En la última parte de su disertación, Martín propone valiente algunas sugerencias para revitalizar Europa desde el ejemplo griego y la obra de los filósofos estudiados, entre ellos Husserl y Ortega, Heidegger, Gadamer y Habermas, además de los ya citados. Ante el fenómeno de la inmigración, nuestro colega hace una apuesta clara por la integración cultural, antes que por la multiculturalidad que como muy bien vio el sociólogo italiano Giovanni Sartori sólo produce guetos y, más tarde o más temprano, un "enfrentamiento de civilizaciones", a lo Hungtinton.
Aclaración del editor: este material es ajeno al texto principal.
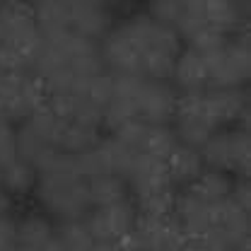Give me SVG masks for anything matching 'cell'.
Listing matches in <instances>:
<instances>
[{
    "label": "cell",
    "mask_w": 251,
    "mask_h": 251,
    "mask_svg": "<svg viewBox=\"0 0 251 251\" xmlns=\"http://www.w3.org/2000/svg\"><path fill=\"white\" fill-rule=\"evenodd\" d=\"M99 51L109 75L169 80L181 53V39L174 29L143 12L114 25L101 39Z\"/></svg>",
    "instance_id": "1"
},
{
    "label": "cell",
    "mask_w": 251,
    "mask_h": 251,
    "mask_svg": "<svg viewBox=\"0 0 251 251\" xmlns=\"http://www.w3.org/2000/svg\"><path fill=\"white\" fill-rule=\"evenodd\" d=\"M249 92L244 87H205L181 92L174 111V133L181 145L201 150L222 126L237 124L247 128Z\"/></svg>",
    "instance_id": "2"
},
{
    "label": "cell",
    "mask_w": 251,
    "mask_h": 251,
    "mask_svg": "<svg viewBox=\"0 0 251 251\" xmlns=\"http://www.w3.org/2000/svg\"><path fill=\"white\" fill-rule=\"evenodd\" d=\"M176 99L179 92L167 80L111 75V97L106 101L101 124H106L111 130H119L130 121L172 126Z\"/></svg>",
    "instance_id": "3"
},
{
    "label": "cell",
    "mask_w": 251,
    "mask_h": 251,
    "mask_svg": "<svg viewBox=\"0 0 251 251\" xmlns=\"http://www.w3.org/2000/svg\"><path fill=\"white\" fill-rule=\"evenodd\" d=\"M34 196L44 208V215H53L61 222L82 220L90 210L87 179L77 169V159L73 155H56L46 167L36 172Z\"/></svg>",
    "instance_id": "4"
},
{
    "label": "cell",
    "mask_w": 251,
    "mask_h": 251,
    "mask_svg": "<svg viewBox=\"0 0 251 251\" xmlns=\"http://www.w3.org/2000/svg\"><path fill=\"white\" fill-rule=\"evenodd\" d=\"M128 198L138 215H172L176 203V186L169 179L167 162L135 155L124 174Z\"/></svg>",
    "instance_id": "5"
},
{
    "label": "cell",
    "mask_w": 251,
    "mask_h": 251,
    "mask_svg": "<svg viewBox=\"0 0 251 251\" xmlns=\"http://www.w3.org/2000/svg\"><path fill=\"white\" fill-rule=\"evenodd\" d=\"M41 51V34L31 5H0V70H29Z\"/></svg>",
    "instance_id": "6"
},
{
    "label": "cell",
    "mask_w": 251,
    "mask_h": 251,
    "mask_svg": "<svg viewBox=\"0 0 251 251\" xmlns=\"http://www.w3.org/2000/svg\"><path fill=\"white\" fill-rule=\"evenodd\" d=\"M61 126L63 121L49 106L36 111L27 121H22L17 128V157L29 162L36 172L46 167L53 157L61 155L58 150Z\"/></svg>",
    "instance_id": "7"
},
{
    "label": "cell",
    "mask_w": 251,
    "mask_h": 251,
    "mask_svg": "<svg viewBox=\"0 0 251 251\" xmlns=\"http://www.w3.org/2000/svg\"><path fill=\"white\" fill-rule=\"evenodd\" d=\"M44 85L29 70H0V111L10 121H27L46 106Z\"/></svg>",
    "instance_id": "8"
},
{
    "label": "cell",
    "mask_w": 251,
    "mask_h": 251,
    "mask_svg": "<svg viewBox=\"0 0 251 251\" xmlns=\"http://www.w3.org/2000/svg\"><path fill=\"white\" fill-rule=\"evenodd\" d=\"M205 169H218L225 174H237V179H247L249 174V130L244 126L222 128L198 150Z\"/></svg>",
    "instance_id": "9"
},
{
    "label": "cell",
    "mask_w": 251,
    "mask_h": 251,
    "mask_svg": "<svg viewBox=\"0 0 251 251\" xmlns=\"http://www.w3.org/2000/svg\"><path fill=\"white\" fill-rule=\"evenodd\" d=\"M208 58L210 87H244L251 73V53L247 31L227 36V41L213 53H203Z\"/></svg>",
    "instance_id": "10"
},
{
    "label": "cell",
    "mask_w": 251,
    "mask_h": 251,
    "mask_svg": "<svg viewBox=\"0 0 251 251\" xmlns=\"http://www.w3.org/2000/svg\"><path fill=\"white\" fill-rule=\"evenodd\" d=\"M135 220H138V210L130 203V198H126V201L111 203V205L92 208L82 218V222H85V227H87V232L94 242L121 244L133 234Z\"/></svg>",
    "instance_id": "11"
},
{
    "label": "cell",
    "mask_w": 251,
    "mask_h": 251,
    "mask_svg": "<svg viewBox=\"0 0 251 251\" xmlns=\"http://www.w3.org/2000/svg\"><path fill=\"white\" fill-rule=\"evenodd\" d=\"M128 239L143 251H181L186 244V237L174 215H138Z\"/></svg>",
    "instance_id": "12"
},
{
    "label": "cell",
    "mask_w": 251,
    "mask_h": 251,
    "mask_svg": "<svg viewBox=\"0 0 251 251\" xmlns=\"http://www.w3.org/2000/svg\"><path fill=\"white\" fill-rule=\"evenodd\" d=\"M68 17L70 31L92 44L101 41L114 27V15L104 2H68Z\"/></svg>",
    "instance_id": "13"
},
{
    "label": "cell",
    "mask_w": 251,
    "mask_h": 251,
    "mask_svg": "<svg viewBox=\"0 0 251 251\" xmlns=\"http://www.w3.org/2000/svg\"><path fill=\"white\" fill-rule=\"evenodd\" d=\"M172 80H174V90L179 92H198L210 87V73H208V58L196 51V49H181L179 58L174 63L172 70Z\"/></svg>",
    "instance_id": "14"
},
{
    "label": "cell",
    "mask_w": 251,
    "mask_h": 251,
    "mask_svg": "<svg viewBox=\"0 0 251 251\" xmlns=\"http://www.w3.org/2000/svg\"><path fill=\"white\" fill-rule=\"evenodd\" d=\"M56 227L44 213H29L17 220L15 229V251H51Z\"/></svg>",
    "instance_id": "15"
},
{
    "label": "cell",
    "mask_w": 251,
    "mask_h": 251,
    "mask_svg": "<svg viewBox=\"0 0 251 251\" xmlns=\"http://www.w3.org/2000/svg\"><path fill=\"white\" fill-rule=\"evenodd\" d=\"M167 172H169V179H172L174 186L186 188L205 172V162H203V157H201L198 150L179 143L176 150L167 159Z\"/></svg>",
    "instance_id": "16"
},
{
    "label": "cell",
    "mask_w": 251,
    "mask_h": 251,
    "mask_svg": "<svg viewBox=\"0 0 251 251\" xmlns=\"http://www.w3.org/2000/svg\"><path fill=\"white\" fill-rule=\"evenodd\" d=\"M87 196H90V205L101 208V205H111L128 198V186L121 176L116 174H104V176H94L87 179Z\"/></svg>",
    "instance_id": "17"
},
{
    "label": "cell",
    "mask_w": 251,
    "mask_h": 251,
    "mask_svg": "<svg viewBox=\"0 0 251 251\" xmlns=\"http://www.w3.org/2000/svg\"><path fill=\"white\" fill-rule=\"evenodd\" d=\"M31 10H34V20H36L41 39L70 31L68 2H39V5H31Z\"/></svg>",
    "instance_id": "18"
},
{
    "label": "cell",
    "mask_w": 251,
    "mask_h": 251,
    "mask_svg": "<svg viewBox=\"0 0 251 251\" xmlns=\"http://www.w3.org/2000/svg\"><path fill=\"white\" fill-rule=\"evenodd\" d=\"M92 244L94 239L90 237L85 222L82 220H70V222H61L56 227L51 251H92Z\"/></svg>",
    "instance_id": "19"
},
{
    "label": "cell",
    "mask_w": 251,
    "mask_h": 251,
    "mask_svg": "<svg viewBox=\"0 0 251 251\" xmlns=\"http://www.w3.org/2000/svg\"><path fill=\"white\" fill-rule=\"evenodd\" d=\"M0 186L10 196H25L36 186V169L25 159H15L0 169Z\"/></svg>",
    "instance_id": "20"
},
{
    "label": "cell",
    "mask_w": 251,
    "mask_h": 251,
    "mask_svg": "<svg viewBox=\"0 0 251 251\" xmlns=\"http://www.w3.org/2000/svg\"><path fill=\"white\" fill-rule=\"evenodd\" d=\"M17 159V128L10 119L0 116V169Z\"/></svg>",
    "instance_id": "21"
},
{
    "label": "cell",
    "mask_w": 251,
    "mask_h": 251,
    "mask_svg": "<svg viewBox=\"0 0 251 251\" xmlns=\"http://www.w3.org/2000/svg\"><path fill=\"white\" fill-rule=\"evenodd\" d=\"M15 229H17V220L0 218V251H15Z\"/></svg>",
    "instance_id": "22"
},
{
    "label": "cell",
    "mask_w": 251,
    "mask_h": 251,
    "mask_svg": "<svg viewBox=\"0 0 251 251\" xmlns=\"http://www.w3.org/2000/svg\"><path fill=\"white\" fill-rule=\"evenodd\" d=\"M12 210V196L0 186V218H7Z\"/></svg>",
    "instance_id": "23"
},
{
    "label": "cell",
    "mask_w": 251,
    "mask_h": 251,
    "mask_svg": "<svg viewBox=\"0 0 251 251\" xmlns=\"http://www.w3.org/2000/svg\"><path fill=\"white\" fill-rule=\"evenodd\" d=\"M92 251H119V244H114V242H94Z\"/></svg>",
    "instance_id": "24"
},
{
    "label": "cell",
    "mask_w": 251,
    "mask_h": 251,
    "mask_svg": "<svg viewBox=\"0 0 251 251\" xmlns=\"http://www.w3.org/2000/svg\"><path fill=\"white\" fill-rule=\"evenodd\" d=\"M119 251H143V249H140V247H138L135 242L126 239V242H121V244H119Z\"/></svg>",
    "instance_id": "25"
}]
</instances>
Entre los valores reapropiables figuran el respeto a la integridad y belleza del cuerpo humano: "el peplo salva a Europa y Occidente mientras que el burka nos destruirá"; las excelencias clásicas, las aretai áticas y el sentido de la medida aristotélico, la prudencia o sofrosina, absorbidas todas ellas por el cristianismo como "virtudes cardinales"; el valor del ágora y la discusión libre en la plaza pública, de donde emergieron esas imprescindibles condiciones de la democracia que son isonomía e isegoría, o sea, la igualdad ante la ley y la libertad de expresión. Propone por último el diá-logo en la sempiterna controversia entre racionalismo y oscurantismo religioso. Nadie duda del valor del Lógos frente a un mito dogmático e intolerante, pero es también preciso reconocer el valor de los símbolos y de lo religioso, el valor de la Imaginación creadora (a este respecto os remito a mi ponencia en el último congreso de la AAFi, y a la futura sobre Juan Larrea). Me parece imprescindible la ilustración del mito, o sea, su interpretación alegórica y su uso vicario, pedagógico. Y coincido con Martín en que la Filosofía, en fin, invento griego y, en sentido estricto, platónico, es el telos de Europa.
Previene por último Martín sobre los enemigos de la civilización occidental y los peligros del "buenismo". El principal peligro no es otro que el de siempre, el mismo que combatieron griegos, romanos y bizantinos, el acoso secular de la miseria, la ignorancia y la barbarie, la cual, por cierto, nunca ha dejado de estar también dentro, incluso dentro de nosotros mismos, frente a la cultura de la libertad y la dignidad de las personas (esta última de origen judeocristiano) que puso las semillas del progreso global, cosmopolita.
Para mí que la forma más sofisticada, insidiosa, incluso ilustrada de barbarie es el nihilismo, también de una parte importante de nuestros intelectuales, alimentado por el relativismo pseudoantropológico del todo vale y el olvido o desautorización de los valores y tradiciones que nos identifican como europeos, valores, por cierto, que a veces aprecian más los que vienen con una mano delante y otra detrás, que los que están.
Cita Martín a tal efecto a Hungtinton y a la valiente escritora somalí Ayaan Hirsi Alí, quien defiende la herencia ilustrada grecoeuropea y los derechos humanos frente al machismo, el fanatismo y el terror.